There is no doubt that the property market today is a completely different landscape to what it was 10 years ago following the financial crash of 2008 and the Brexit vote in 2016. As we head into a new decade, we look back on the past 10 years and see how the sector has evolved, and how past performance may be informing the future.

Prior to the financial crash of 2008, the UK property market was buoyant and stable for investors leading to a boom in the buy-to-let market. House prices were increasing rapidly by around 95% in just eight years according to Nationwide.
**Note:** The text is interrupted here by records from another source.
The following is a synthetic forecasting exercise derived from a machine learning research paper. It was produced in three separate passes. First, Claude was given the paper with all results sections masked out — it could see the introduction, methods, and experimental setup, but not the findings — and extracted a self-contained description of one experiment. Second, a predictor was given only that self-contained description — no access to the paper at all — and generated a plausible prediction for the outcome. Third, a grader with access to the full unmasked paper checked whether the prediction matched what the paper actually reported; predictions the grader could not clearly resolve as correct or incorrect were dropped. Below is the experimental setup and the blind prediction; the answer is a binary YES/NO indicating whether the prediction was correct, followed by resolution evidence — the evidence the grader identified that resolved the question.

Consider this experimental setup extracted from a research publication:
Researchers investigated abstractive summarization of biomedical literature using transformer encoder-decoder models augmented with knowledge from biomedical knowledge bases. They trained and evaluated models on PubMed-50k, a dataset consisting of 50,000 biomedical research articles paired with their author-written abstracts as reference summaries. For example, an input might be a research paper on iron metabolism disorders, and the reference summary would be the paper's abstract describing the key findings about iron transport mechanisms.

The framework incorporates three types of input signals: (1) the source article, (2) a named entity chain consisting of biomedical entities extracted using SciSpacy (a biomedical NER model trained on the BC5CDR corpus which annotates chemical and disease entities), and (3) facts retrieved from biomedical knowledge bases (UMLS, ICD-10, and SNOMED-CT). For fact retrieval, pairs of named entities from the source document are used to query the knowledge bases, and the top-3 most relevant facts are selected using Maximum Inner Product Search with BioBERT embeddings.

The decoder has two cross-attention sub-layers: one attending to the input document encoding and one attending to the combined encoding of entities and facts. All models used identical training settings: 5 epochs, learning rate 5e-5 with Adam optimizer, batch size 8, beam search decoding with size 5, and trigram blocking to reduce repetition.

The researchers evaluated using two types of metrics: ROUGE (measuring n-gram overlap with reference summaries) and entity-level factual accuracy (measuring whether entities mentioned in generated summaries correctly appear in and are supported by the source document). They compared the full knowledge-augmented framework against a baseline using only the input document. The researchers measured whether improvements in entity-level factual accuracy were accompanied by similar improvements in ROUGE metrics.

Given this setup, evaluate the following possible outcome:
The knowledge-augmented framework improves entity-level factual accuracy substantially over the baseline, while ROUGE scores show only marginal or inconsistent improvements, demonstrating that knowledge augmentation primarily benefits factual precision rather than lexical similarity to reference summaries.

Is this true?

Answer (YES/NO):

However, what goes up, must come down and the property market soon came crashing down to earth. 

 

The pound dropped to its lowest value in 40 years and UK house prices fell by about 16%. This led to an upsurge in international investors who spotted an opportunity to grow a large portfolio in the London property market, meaning there was a stock shortage which still afflicts the market heading into the new decade.

 

Following the financial crisis London quickly became an incredibly expensive market for both property prices and rental prices, with Zoopla estimating that prices grew by about 57%. Buyers and renters quickly started to spread out into commuter towns that allowed them access to the capital but with the added benefit of an affordable lifestyle. At the same time, investors saw opportunity further afield in areas such as Birmingham and Manchester where the initial property cost was lower, but still delivered a high rental yield, leading to these regional cores expanding.

 

Also expanding this past decade has been ‘generation rent’. The private rented sector is set to overtake homeowners by 2039 and cover 1 in 4 homes by next year. Although interest rates are at a historic low, the mortgage regulations that were introduced in 2014 mean that buyers can no longer borrow the amount they used to and are effectively priced out of the housing market.

 

As I’m sure you’ve noticed (who can avoid it) Brexit well and truly dominated the final years of the decade, shrouding us in a cloak of insecurity. However, although we have recently experienced a generally slower rate of growth, overall the property market has overperformed following the referendum. The uncertainty does not seem to have put off international investors, with over a third still investing in the UK market according to the SevenCapital Brexit Survey. Being able to stay relatively stable through such a large-scale political event shows the strength of our property market, with several cities even recording a price-growth post Brexit-vote.

 

Following the most recent general election in December, the outlook for the UK property market looks stable, most likely due to the finality of the result which brings an end to the uncertainty that has clouded the past few years.

 

Looking ahead to 2020, the Royal Institute of chartered Surveyors expect a rise of 2% in house prices and 2.5% in rental prices. Prior to the referendum the average rise was 8%.  This decline, along with Brexit could be down to the undersupply of properties we are facing currently. The UK need to accelerate house building in order to meet the demand and only modern methods of construction will be able to enable this. 

 

As we enter the new decade, people may have to start thinking differently about real estate, whether it be building vertically up, or even underground, to ensure the rising population can all be accommodated for in an already competitive market. Huge advancements we have recently seen in property technology may mean come next decade the property market will have been completely revolutionised, and it will be exciting to see where it takes us.